## Source text
— START —
473,387 Members | 1,545 Online
Bytes | Software Development & Data Engineering Community
Post Job

Home Posts Topics Members FAQ

Join Bytes to post your question to a community of 473,387 software developers and data experts.

Sorted and reversed on huge dict ?

Hello,

i would like to sort(ed) and reverse(d) the result of many huge
dictionaries (a single dictionary will contain ~ 150000 entries). Keys
are words, values are count (integer).

i'm wondering if i can have a 10s of these in memory, or if i should
proceed one after the other.

but moreover i'm interested in saving theses as values, keys sorted and
reversed (ie most frequent first), i can do it with sort from unix
command but i wonder how i should do it with python to be memory
friendly.

can it be done by using :

from itertools import izip
pairs = izip(d.itervalues(), d.iterkeys())
for v, k in reversed(sorted(pairs)):
print k, v

or will it be the same as building the whole list ?

Nov 3 '06 #1
13 2314
vd*****@yahoo.fr writes:
i would like to sort(ed) and reverse(d) the result of many huge
dictionaries (a single dictionary will contain ~ 150000 entries). Keys
are words, values are count (integer).

i'm wondering if i can have a 10s of these in memory,
Depends on how much memory your machine has.
or if i should proceed one after the other.
Obviously that's more memory friendly if you can do it that way.
from itertools import izip
pairs = izip(d.itervalues(), d.iterkeys())
for v, k in reversed(sorted(pairs)):
print k, v

or will it be the same as building the whole list ?
I think the above is pretty good. sorted necessarily builds and
returns a list, but itervalues/iterkeys, izip, and reversed, just
build small iterator objects.

If the lists are really large, your next step after the above is
probably to use an external sort, but 150000 entries is not that many,
and anyway if sorting is a strain on available memory, then having the
dicts in memory at all will probably also be a strain. Maybe you
should start looking into storing the dict contents externally, such
as in a database.
Nov 3 '06 #2
vd*****@yahoo.fr wrote:
i would like to sort(ed) and reverse(d) the result of many huge
dictionaries (a single dictionary will contain ~ 150000 entries). Keys
are words, values are count (integer).
— END —
## What is asked
A. Reproduce verbatim the passage of the thread on sorting huge dictionaries that opens with the words containing "I think the" and closes with "in a database.".
B. In the thread on sorting huge dictionaries, what does the reply say that sorted necessarily does?
C. List every item on the menu line that starts with "Home" in the thread on sorting huge dictionaries.

Data extracted from a collection:
— START —
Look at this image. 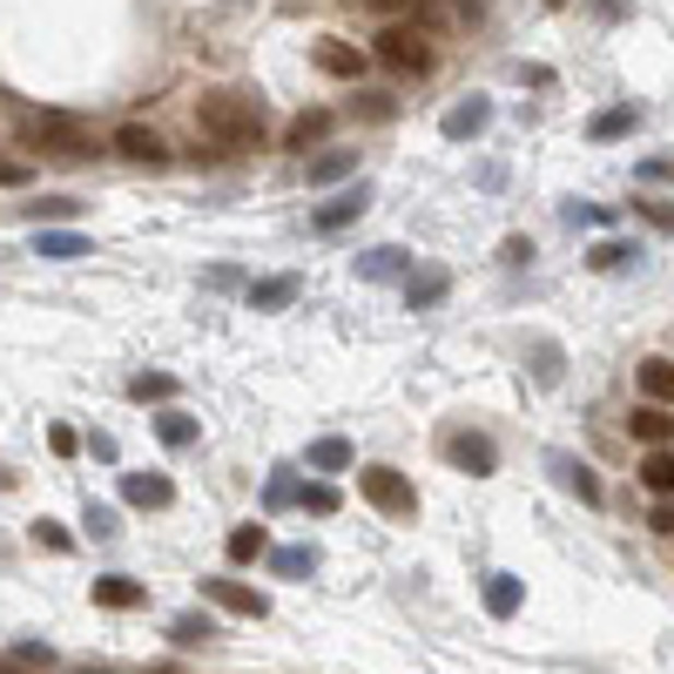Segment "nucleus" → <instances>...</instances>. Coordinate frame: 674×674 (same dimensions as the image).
<instances>
[{
  "instance_id": "obj_5",
  "label": "nucleus",
  "mask_w": 674,
  "mask_h": 674,
  "mask_svg": "<svg viewBox=\"0 0 674 674\" xmlns=\"http://www.w3.org/2000/svg\"><path fill=\"white\" fill-rule=\"evenodd\" d=\"M365 210H371V182H351V189H338V196H331V203H317V210H310V229H317V236H338V229L358 223Z\"/></svg>"
},
{
  "instance_id": "obj_21",
  "label": "nucleus",
  "mask_w": 674,
  "mask_h": 674,
  "mask_svg": "<svg viewBox=\"0 0 674 674\" xmlns=\"http://www.w3.org/2000/svg\"><path fill=\"white\" fill-rule=\"evenodd\" d=\"M527 358H533V385H560V378H567V351L553 344V338H533Z\"/></svg>"
},
{
  "instance_id": "obj_7",
  "label": "nucleus",
  "mask_w": 674,
  "mask_h": 674,
  "mask_svg": "<svg viewBox=\"0 0 674 674\" xmlns=\"http://www.w3.org/2000/svg\"><path fill=\"white\" fill-rule=\"evenodd\" d=\"M108 149H115V155H129V163H149V169H163V163H169V142L155 135L149 122H122Z\"/></svg>"
},
{
  "instance_id": "obj_29",
  "label": "nucleus",
  "mask_w": 674,
  "mask_h": 674,
  "mask_svg": "<svg viewBox=\"0 0 674 674\" xmlns=\"http://www.w3.org/2000/svg\"><path fill=\"white\" fill-rule=\"evenodd\" d=\"M129 399L135 405H169L176 399V378L169 371H142V378H129Z\"/></svg>"
},
{
  "instance_id": "obj_3",
  "label": "nucleus",
  "mask_w": 674,
  "mask_h": 674,
  "mask_svg": "<svg viewBox=\"0 0 674 674\" xmlns=\"http://www.w3.org/2000/svg\"><path fill=\"white\" fill-rule=\"evenodd\" d=\"M21 142H34L42 155H61V163L95 155V135L82 122H68V115H21Z\"/></svg>"
},
{
  "instance_id": "obj_14",
  "label": "nucleus",
  "mask_w": 674,
  "mask_h": 674,
  "mask_svg": "<svg viewBox=\"0 0 674 674\" xmlns=\"http://www.w3.org/2000/svg\"><path fill=\"white\" fill-rule=\"evenodd\" d=\"M142 601H149V587H142V580H129V574H102V580H95V607L129 614V607H142Z\"/></svg>"
},
{
  "instance_id": "obj_4",
  "label": "nucleus",
  "mask_w": 674,
  "mask_h": 674,
  "mask_svg": "<svg viewBox=\"0 0 674 674\" xmlns=\"http://www.w3.org/2000/svg\"><path fill=\"white\" fill-rule=\"evenodd\" d=\"M358 493H365V506L391 512V520L418 512V493H412V480H405L399 465H365V472H358Z\"/></svg>"
},
{
  "instance_id": "obj_13",
  "label": "nucleus",
  "mask_w": 674,
  "mask_h": 674,
  "mask_svg": "<svg viewBox=\"0 0 674 674\" xmlns=\"http://www.w3.org/2000/svg\"><path fill=\"white\" fill-rule=\"evenodd\" d=\"M627 431H634V446H674V412L667 405H634V418H627Z\"/></svg>"
},
{
  "instance_id": "obj_37",
  "label": "nucleus",
  "mask_w": 674,
  "mask_h": 674,
  "mask_svg": "<svg viewBox=\"0 0 674 674\" xmlns=\"http://www.w3.org/2000/svg\"><path fill=\"white\" fill-rule=\"evenodd\" d=\"M95 540H115V533H122V520H115V506H88V520H82Z\"/></svg>"
},
{
  "instance_id": "obj_45",
  "label": "nucleus",
  "mask_w": 674,
  "mask_h": 674,
  "mask_svg": "<svg viewBox=\"0 0 674 674\" xmlns=\"http://www.w3.org/2000/svg\"><path fill=\"white\" fill-rule=\"evenodd\" d=\"M95 674H102V667H95Z\"/></svg>"
},
{
  "instance_id": "obj_30",
  "label": "nucleus",
  "mask_w": 674,
  "mask_h": 674,
  "mask_svg": "<svg viewBox=\"0 0 674 674\" xmlns=\"http://www.w3.org/2000/svg\"><path fill=\"white\" fill-rule=\"evenodd\" d=\"M297 499H304V480H297L291 465H276V472H270V486H263V506H270V512H284V506H297Z\"/></svg>"
},
{
  "instance_id": "obj_42",
  "label": "nucleus",
  "mask_w": 674,
  "mask_h": 674,
  "mask_svg": "<svg viewBox=\"0 0 674 674\" xmlns=\"http://www.w3.org/2000/svg\"><path fill=\"white\" fill-rule=\"evenodd\" d=\"M641 176H648V182H667V176H674V163H641Z\"/></svg>"
},
{
  "instance_id": "obj_27",
  "label": "nucleus",
  "mask_w": 674,
  "mask_h": 674,
  "mask_svg": "<svg viewBox=\"0 0 674 674\" xmlns=\"http://www.w3.org/2000/svg\"><path fill=\"white\" fill-rule=\"evenodd\" d=\"M270 574H276V580H304V574H317V546H276V553H270Z\"/></svg>"
},
{
  "instance_id": "obj_11",
  "label": "nucleus",
  "mask_w": 674,
  "mask_h": 674,
  "mask_svg": "<svg viewBox=\"0 0 674 674\" xmlns=\"http://www.w3.org/2000/svg\"><path fill=\"white\" fill-rule=\"evenodd\" d=\"M310 61H317V74H331V82H358L365 74V48H351V42H317Z\"/></svg>"
},
{
  "instance_id": "obj_25",
  "label": "nucleus",
  "mask_w": 674,
  "mask_h": 674,
  "mask_svg": "<svg viewBox=\"0 0 674 674\" xmlns=\"http://www.w3.org/2000/svg\"><path fill=\"white\" fill-rule=\"evenodd\" d=\"M641 399L648 405H674V358H648L641 365Z\"/></svg>"
},
{
  "instance_id": "obj_19",
  "label": "nucleus",
  "mask_w": 674,
  "mask_h": 674,
  "mask_svg": "<svg viewBox=\"0 0 674 674\" xmlns=\"http://www.w3.org/2000/svg\"><path fill=\"white\" fill-rule=\"evenodd\" d=\"M634 122H641V108H634V102H614V108H601V115L587 122V135H593V142H620Z\"/></svg>"
},
{
  "instance_id": "obj_34",
  "label": "nucleus",
  "mask_w": 674,
  "mask_h": 674,
  "mask_svg": "<svg viewBox=\"0 0 674 674\" xmlns=\"http://www.w3.org/2000/svg\"><path fill=\"white\" fill-rule=\"evenodd\" d=\"M34 223H68V216H82V203L74 196H42V203H27Z\"/></svg>"
},
{
  "instance_id": "obj_6",
  "label": "nucleus",
  "mask_w": 674,
  "mask_h": 674,
  "mask_svg": "<svg viewBox=\"0 0 674 674\" xmlns=\"http://www.w3.org/2000/svg\"><path fill=\"white\" fill-rule=\"evenodd\" d=\"M446 459H452L459 472H472V480L499 472V446L486 439V431H446Z\"/></svg>"
},
{
  "instance_id": "obj_16",
  "label": "nucleus",
  "mask_w": 674,
  "mask_h": 674,
  "mask_svg": "<svg viewBox=\"0 0 674 674\" xmlns=\"http://www.w3.org/2000/svg\"><path fill=\"white\" fill-rule=\"evenodd\" d=\"M122 499L155 512V506H169V499H176V486L163 480V472H122Z\"/></svg>"
},
{
  "instance_id": "obj_12",
  "label": "nucleus",
  "mask_w": 674,
  "mask_h": 674,
  "mask_svg": "<svg viewBox=\"0 0 674 674\" xmlns=\"http://www.w3.org/2000/svg\"><path fill=\"white\" fill-rule=\"evenodd\" d=\"M203 593H210L216 607H229V614H250V620H263V614H270V601H263L257 587H244V580H203Z\"/></svg>"
},
{
  "instance_id": "obj_41",
  "label": "nucleus",
  "mask_w": 674,
  "mask_h": 674,
  "mask_svg": "<svg viewBox=\"0 0 674 674\" xmlns=\"http://www.w3.org/2000/svg\"><path fill=\"white\" fill-rule=\"evenodd\" d=\"M648 527H654V533H674V506H667V499H661V506L648 512Z\"/></svg>"
},
{
  "instance_id": "obj_15",
  "label": "nucleus",
  "mask_w": 674,
  "mask_h": 674,
  "mask_svg": "<svg viewBox=\"0 0 674 674\" xmlns=\"http://www.w3.org/2000/svg\"><path fill=\"white\" fill-rule=\"evenodd\" d=\"M297 291H304L297 276H257V284L244 291V304H250V310H291V304H297Z\"/></svg>"
},
{
  "instance_id": "obj_2",
  "label": "nucleus",
  "mask_w": 674,
  "mask_h": 674,
  "mask_svg": "<svg viewBox=\"0 0 674 674\" xmlns=\"http://www.w3.org/2000/svg\"><path fill=\"white\" fill-rule=\"evenodd\" d=\"M371 55H378L391 74H431V68H439V48H431V34H425V27H412V21L378 27Z\"/></svg>"
},
{
  "instance_id": "obj_10",
  "label": "nucleus",
  "mask_w": 674,
  "mask_h": 674,
  "mask_svg": "<svg viewBox=\"0 0 674 674\" xmlns=\"http://www.w3.org/2000/svg\"><path fill=\"white\" fill-rule=\"evenodd\" d=\"M546 472H553V480H560L580 506H601V480H593V465H580L574 452H546Z\"/></svg>"
},
{
  "instance_id": "obj_36",
  "label": "nucleus",
  "mask_w": 674,
  "mask_h": 674,
  "mask_svg": "<svg viewBox=\"0 0 674 674\" xmlns=\"http://www.w3.org/2000/svg\"><path fill=\"white\" fill-rule=\"evenodd\" d=\"M34 540H42L48 553H74V533H68L61 520H34Z\"/></svg>"
},
{
  "instance_id": "obj_39",
  "label": "nucleus",
  "mask_w": 674,
  "mask_h": 674,
  "mask_svg": "<svg viewBox=\"0 0 674 674\" xmlns=\"http://www.w3.org/2000/svg\"><path fill=\"white\" fill-rule=\"evenodd\" d=\"M0 182H8V189H21V182H27V163H14V155H0Z\"/></svg>"
},
{
  "instance_id": "obj_23",
  "label": "nucleus",
  "mask_w": 674,
  "mask_h": 674,
  "mask_svg": "<svg viewBox=\"0 0 674 674\" xmlns=\"http://www.w3.org/2000/svg\"><path fill=\"white\" fill-rule=\"evenodd\" d=\"M351 169H358V149H324L310 163V189H331V182H344Z\"/></svg>"
},
{
  "instance_id": "obj_31",
  "label": "nucleus",
  "mask_w": 674,
  "mask_h": 674,
  "mask_svg": "<svg viewBox=\"0 0 674 674\" xmlns=\"http://www.w3.org/2000/svg\"><path fill=\"white\" fill-rule=\"evenodd\" d=\"M634 257H641V250H634V244H620V236H607V244H593V257H587V263L601 270V276H620V270H627Z\"/></svg>"
},
{
  "instance_id": "obj_35",
  "label": "nucleus",
  "mask_w": 674,
  "mask_h": 674,
  "mask_svg": "<svg viewBox=\"0 0 674 674\" xmlns=\"http://www.w3.org/2000/svg\"><path fill=\"white\" fill-rule=\"evenodd\" d=\"M297 506H304V512H317V520H331V512H338V486H324V480H310Z\"/></svg>"
},
{
  "instance_id": "obj_20",
  "label": "nucleus",
  "mask_w": 674,
  "mask_h": 674,
  "mask_svg": "<svg viewBox=\"0 0 674 674\" xmlns=\"http://www.w3.org/2000/svg\"><path fill=\"white\" fill-rule=\"evenodd\" d=\"M155 439H163L169 452H189L196 439H203V418H189V412H163V418H155Z\"/></svg>"
},
{
  "instance_id": "obj_1",
  "label": "nucleus",
  "mask_w": 674,
  "mask_h": 674,
  "mask_svg": "<svg viewBox=\"0 0 674 674\" xmlns=\"http://www.w3.org/2000/svg\"><path fill=\"white\" fill-rule=\"evenodd\" d=\"M263 102L257 95H236V88H216L196 102V135H203L210 149H263Z\"/></svg>"
},
{
  "instance_id": "obj_26",
  "label": "nucleus",
  "mask_w": 674,
  "mask_h": 674,
  "mask_svg": "<svg viewBox=\"0 0 674 674\" xmlns=\"http://www.w3.org/2000/svg\"><path fill=\"white\" fill-rule=\"evenodd\" d=\"M486 614H493V620L520 614V580H512V574H486Z\"/></svg>"
},
{
  "instance_id": "obj_28",
  "label": "nucleus",
  "mask_w": 674,
  "mask_h": 674,
  "mask_svg": "<svg viewBox=\"0 0 674 674\" xmlns=\"http://www.w3.org/2000/svg\"><path fill=\"white\" fill-rule=\"evenodd\" d=\"M351 459H358V452H351V439H338V431L310 446V472H351Z\"/></svg>"
},
{
  "instance_id": "obj_24",
  "label": "nucleus",
  "mask_w": 674,
  "mask_h": 674,
  "mask_svg": "<svg viewBox=\"0 0 674 674\" xmlns=\"http://www.w3.org/2000/svg\"><path fill=\"white\" fill-rule=\"evenodd\" d=\"M34 250L55 257V263H74V257H88V236L82 229H42V236H34Z\"/></svg>"
},
{
  "instance_id": "obj_40",
  "label": "nucleus",
  "mask_w": 674,
  "mask_h": 674,
  "mask_svg": "<svg viewBox=\"0 0 674 674\" xmlns=\"http://www.w3.org/2000/svg\"><path fill=\"white\" fill-rule=\"evenodd\" d=\"M48 446H55V452L68 459V452H74V446H82V439H74V431H68V425H55V431H48Z\"/></svg>"
},
{
  "instance_id": "obj_44",
  "label": "nucleus",
  "mask_w": 674,
  "mask_h": 674,
  "mask_svg": "<svg viewBox=\"0 0 674 674\" xmlns=\"http://www.w3.org/2000/svg\"><path fill=\"white\" fill-rule=\"evenodd\" d=\"M155 674H169V667H155Z\"/></svg>"
},
{
  "instance_id": "obj_33",
  "label": "nucleus",
  "mask_w": 674,
  "mask_h": 674,
  "mask_svg": "<svg viewBox=\"0 0 674 674\" xmlns=\"http://www.w3.org/2000/svg\"><path fill=\"white\" fill-rule=\"evenodd\" d=\"M210 634H216V620H210V614H176V620H169V641H182V648L210 641Z\"/></svg>"
},
{
  "instance_id": "obj_43",
  "label": "nucleus",
  "mask_w": 674,
  "mask_h": 674,
  "mask_svg": "<svg viewBox=\"0 0 674 674\" xmlns=\"http://www.w3.org/2000/svg\"><path fill=\"white\" fill-rule=\"evenodd\" d=\"M546 8H567V0H546Z\"/></svg>"
},
{
  "instance_id": "obj_38",
  "label": "nucleus",
  "mask_w": 674,
  "mask_h": 674,
  "mask_svg": "<svg viewBox=\"0 0 674 674\" xmlns=\"http://www.w3.org/2000/svg\"><path fill=\"white\" fill-rule=\"evenodd\" d=\"M527 257H533V244H527V236H506V244H499V263H506V270H520Z\"/></svg>"
},
{
  "instance_id": "obj_18",
  "label": "nucleus",
  "mask_w": 674,
  "mask_h": 674,
  "mask_svg": "<svg viewBox=\"0 0 674 674\" xmlns=\"http://www.w3.org/2000/svg\"><path fill=\"white\" fill-rule=\"evenodd\" d=\"M324 135H331V115H324V108H304V115H291V129H284V149L310 155V142H324Z\"/></svg>"
},
{
  "instance_id": "obj_8",
  "label": "nucleus",
  "mask_w": 674,
  "mask_h": 674,
  "mask_svg": "<svg viewBox=\"0 0 674 674\" xmlns=\"http://www.w3.org/2000/svg\"><path fill=\"white\" fill-rule=\"evenodd\" d=\"M439 129H446V142H472V135H486V129H493V102H486V95H465V102H452Z\"/></svg>"
},
{
  "instance_id": "obj_32",
  "label": "nucleus",
  "mask_w": 674,
  "mask_h": 674,
  "mask_svg": "<svg viewBox=\"0 0 674 674\" xmlns=\"http://www.w3.org/2000/svg\"><path fill=\"white\" fill-rule=\"evenodd\" d=\"M223 553H229V560H257V553H270V533H263V527H236V533L223 540Z\"/></svg>"
},
{
  "instance_id": "obj_9",
  "label": "nucleus",
  "mask_w": 674,
  "mask_h": 674,
  "mask_svg": "<svg viewBox=\"0 0 674 674\" xmlns=\"http://www.w3.org/2000/svg\"><path fill=\"white\" fill-rule=\"evenodd\" d=\"M358 276H365V284H405V276H412V250L405 244H378V250L358 257Z\"/></svg>"
},
{
  "instance_id": "obj_17",
  "label": "nucleus",
  "mask_w": 674,
  "mask_h": 674,
  "mask_svg": "<svg viewBox=\"0 0 674 674\" xmlns=\"http://www.w3.org/2000/svg\"><path fill=\"white\" fill-rule=\"evenodd\" d=\"M446 291H452V276H446V270H412V276H405V304H412V310L446 304Z\"/></svg>"
},
{
  "instance_id": "obj_22",
  "label": "nucleus",
  "mask_w": 674,
  "mask_h": 674,
  "mask_svg": "<svg viewBox=\"0 0 674 674\" xmlns=\"http://www.w3.org/2000/svg\"><path fill=\"white\" fill-rule=\"evenodd\" d=\"M641 486H648L654 499H674V446H654V452L641 459Z\"/></svg>"
}]
</instances>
— END —
## Task-by-task solutions
A.
I think the above is pretty good. sorted necessarily builds and
returns a list, but itervalues/iterkeys, izip, and reversed, just
build small iterator objects.

If the lists are really large, your next step after the above is
probably to use an external sort, but 150000 entries is not that many,
and anyway if sorting is a strain on available memory, then having the
dicts in memory at all will probably also be a strain. Maybe you
should start looking into storing the dict contents externally, such
as in a database.

B. It builds and returns a list.

C. Home, Posts, Topics, Members, FAQ